The Eagles handed James Casey a $12 million contract in free agency and spent a second round draft pick on Zach Ertz, giving Chip Kelly three starting-caliber tight ends on the roster (with Brent Celek as the third). Despite the logjam at the position, none of the three players are necessarily odd-men-out. Kelly loves the height and speed mismatches that tight ends can create in the passing game and the size mismatches they present in the running game. While the Eagles’ tight ends won’t catch as many passes as they would like to, each of them can carve out a meaningful role in the offense.

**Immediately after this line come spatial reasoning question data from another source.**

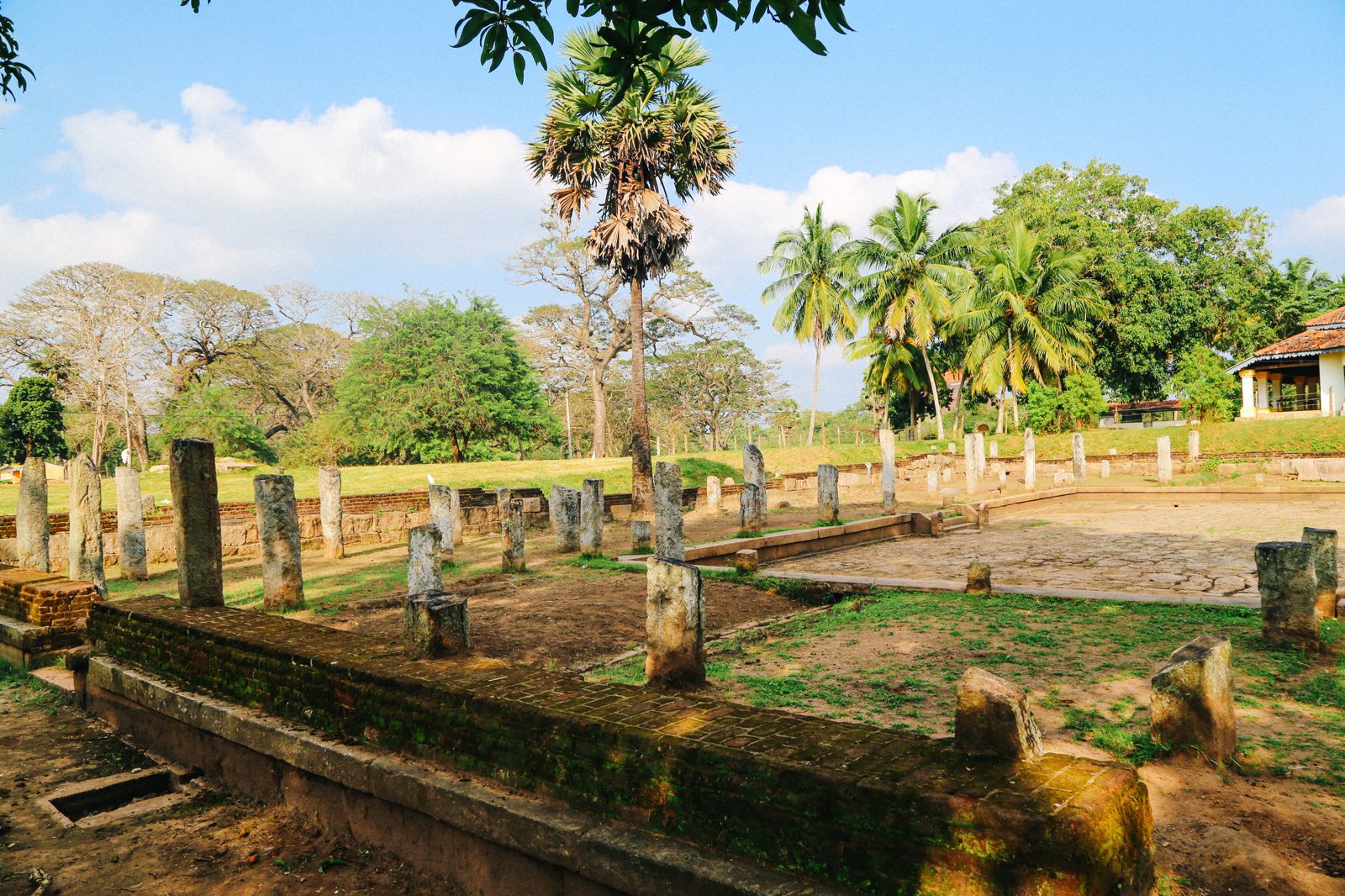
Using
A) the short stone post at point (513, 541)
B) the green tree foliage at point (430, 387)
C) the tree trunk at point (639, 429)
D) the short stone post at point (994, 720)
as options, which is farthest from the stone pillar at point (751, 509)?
the green tree foliage at point (430, 387)

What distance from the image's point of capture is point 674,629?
18.0ft

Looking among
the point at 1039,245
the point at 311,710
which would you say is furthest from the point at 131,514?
the point at 1039,245

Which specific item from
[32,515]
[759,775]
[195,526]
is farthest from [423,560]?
[759,775]

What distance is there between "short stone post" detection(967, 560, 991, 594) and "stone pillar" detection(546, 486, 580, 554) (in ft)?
21.6

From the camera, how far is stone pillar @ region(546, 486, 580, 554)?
13.0 m

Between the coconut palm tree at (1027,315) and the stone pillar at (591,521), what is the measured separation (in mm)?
25936

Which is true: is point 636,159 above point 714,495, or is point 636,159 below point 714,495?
above

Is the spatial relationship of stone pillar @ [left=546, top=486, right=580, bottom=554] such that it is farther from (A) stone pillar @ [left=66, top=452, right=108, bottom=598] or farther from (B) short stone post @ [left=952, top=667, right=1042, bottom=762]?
(B) short stone post @ [left=952, top=667, right=1042, bottom=762]

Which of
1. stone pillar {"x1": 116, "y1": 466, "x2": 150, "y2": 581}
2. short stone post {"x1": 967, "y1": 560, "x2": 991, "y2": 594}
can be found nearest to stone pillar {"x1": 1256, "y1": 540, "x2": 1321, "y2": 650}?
short stone post {"x1": 967, "y1": 560, "x2": 991, "y2": 594}

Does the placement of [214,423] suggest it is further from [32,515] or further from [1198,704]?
[1198,704]

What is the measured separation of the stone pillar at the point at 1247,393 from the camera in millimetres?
33594

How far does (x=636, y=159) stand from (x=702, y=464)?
12.6 meters

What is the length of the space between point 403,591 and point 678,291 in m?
31.6

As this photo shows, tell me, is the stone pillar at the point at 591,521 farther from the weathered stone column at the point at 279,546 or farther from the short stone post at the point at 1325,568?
the short stone post at the point at 1325,568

At 6’2″, 240, Casey would be considered extremely undersized in an in-line tight end role. In Houston, he played a lot of fullback and was the second or third tight end. He’s best playing off the line of scrimmage, and Chip Kelly will likely use him as the team’s slot receiver. At Rice, Casey was Mr. Versatile, playing everything from tight end to wide receiver to quarterback. He has soft hands and excellent run-after-catch ability for a tight end. He’s a very smooth and graceful athlete for his size and can make defenders miss in space. He appeals to Kelly as a slot receiver because of his size and blocking ability. In an offense that likes to throw a lot of quick screens and bounce runs to the sideline, the slot receiver will be counted on to be an impact blocker on the perimeter. Casey – given his experience at fullback – should be able to clear out little slot corners with relative ease. His athleticism and blocking prowess make him a valuable weapon for Chip Kelly to use, even without the ball in his hands. Expect him to play around 75% of the team’s snaps as the team’s move tight end/slot receiver.
Of the three tight ends, Celek is the only one that was not hand picked by Chip Kelly. That certainly doesn’t bode well for his long-term future in Philadelphia, but in the short term, he remains the team’s most logical day 1 starter at the in-line tight end position. Celek is far and away the team’s best blocking tight end, both in the run game and in pass protection. He’s the toughest and most physical of the bunch, and in a run-oriented attack, that counts for a lot. Kelly has stated that Celek’s strength is his blocking, which suggests that he may fall behind the more athletic James Casey and Zach Ertz in the targets category. However, neither Casey nor Ertz offer much as in-line blockers, and that vacant traditional tight end role is Celek’s clear path to playing time. Unless Ertz outplays him, Celek is still in line to play the majority of the team’s offensive snaps, but his days of catching 60 passes a season are over.
Of the three tight ends, Ertz’s role is the least defined heading into 2013. It’s never easy to project how quickly a rookie will adjust to the pro game, and the Eagles don’t have to force him into a big role right off the bat. Still, Ertz is a heady player whose game is quite polished for a 22-year-old. He is unique among the Eagles’ tight ends in that he can play both the move and in-line tight end positions. At 6’5″, 250, he has the length and bulk to play on the line of scrimmage, but he also has the athleticism to split out wide or play in the slot. At Stanford, he was very comfortable playing in a receiver-type role. I expect him to learn both positions and be the primary backup for both Casey and Celek. In traditional 2-tight end sets, Ertz should play alongside Celek, and he may even get some opportunities to line up out wide as a fourth receiver. As a do-it-all tight end, Ertz will likely convince the coaching staff to put him on the field in a variety of roles. He should play close to 50% of the team’s offensive snaps and emerge as a serious threat to Brent Celek’s job. Ertz is the most talented receiver of the bunch and can be effective anywhere he lines up.